-- start of EXCERPTED TEXT --

When John talks about “prevention,” he has something specific in mind: “I think gun laws in this country utterly lack common sense. Specifically, I think background checks [on gun purchasers] need to be universal.”

John also stresses that our nation’s college campuses are some of the safest places in the country, far safer than the communities that surround them. “When someone says guns on campus make faculty and students safer,” he says, “I tell them campuses are already about as safe as they can be. I tell them to talk to the survivors of the Virginia Tech shooting, who are experts on the issue. I also point out that the lack of guns on campus enables police to respond extraordinarily quickly to a crime, particularly in an active shooter situation.”

“I think it's important to note that guns are dangerous in certain circumstances. They're not allowed in football games or athletic events or in the gallery of the Texas Capitol. Why not? They can’t be carried by private citizens onto airplanes, even though the gun lobby would have us believe someone could stop a hijacking with one in the right place at the right time. Why not? And why is campus different?”

With the gun lobby pushing to force universities to allow guns on campus, John says now is the time for others to get involved. “To other students, I would say this: Get existing leaders on campus involved. Student government organizations are always looking for ways to get things done so they can say to students, ‘Look, we accomplish things for you.’ Hold them to it—show them that this issue is important. Recruit volunteers from among them. Or run for a position yourself if you have to.”

John also emphasizes public education about loopholes in our current gun laws. “Most people don't think about it,” he says. “When they do, they end up wanting common sense gun laws.” John makes reference to another bill in the Texas state legislature that would make Texas (for the first time) forward mental health information to the National Instant Criminal Background Check System (NICS) to prevent deranged individuals from acquiring guns through licensed firearms dealers.

Ultimately, John sees irony in his current activism. “My precise stance on guns on campus is much like [National Rifle Association CEO] Wayne LaPierre's ten years ago,” he notes. “Schools should have absolutely zero tolerance for weapons of any kind, except in the hands of law enforcement. The academic environment is sacred, and more importantly, it's safe, and students need to feel safe.”

May 4, 2009

"The WAR wWIL start on the stepes of the Oklahoma State Capitol."

Last month, Coalition to Stop Gun Violence Executive Director Josh Horwitz examined the background of Pittsburgh cop killer Richard Poplawski in a blog at the Huffington Post. That piece, entitled “Insurrectionism Goes ‘Mainstream,’” noted that Poplawski feared "the Obama gun ban that’s on its way" and a tyrannical federal government. In the words of Poplawski’s best friend, “if anyone tried to take his firearms, he was gonna' stand by what his forefathers told him to do." Most disturbing was the revelation that Poplawski’s insurrectionist views were nurtured by several “mainstream” media commentators, political figures, and even jurists.

-- end of EXCERPTED TEXT --
-- start of DATA SEGMENT --

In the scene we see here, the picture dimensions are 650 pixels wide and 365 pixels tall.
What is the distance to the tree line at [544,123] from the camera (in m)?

-- end of DATA SEGMENT --

[TASKS TO PERFORM]
1 > In the gun-policy text, what does John say background checks on gun purchasers need to be?
2 > Reproduce the gun-policy text word for word from "Last month, Coalition" up to and including "and even jurists.".

[ANSWERS FOR THE TASKS]
1 > Universal.

2 >
Last month, Coalition to Stop Gun Violence Executive Director Josh Horwitz examined the background of Pittsburgh cop killer Richard Poplawski in a blog at the Huffington Post. That piece, entitled “Insurrectionism Goes ‘Mainstream,’” noted that Poplawski feared "the Obama gun ban that’s on its way" and a tyrannical federal government. In the words of Poplawski’s best friend, “if anyone tried to take his firearms, he was gonna' stand by what his forefathers told him to do." Most disturbing was the revelation that Poplawski’s insurrectionist views were nurtured by several “mainstream” media commentators, political figures, and even jurists.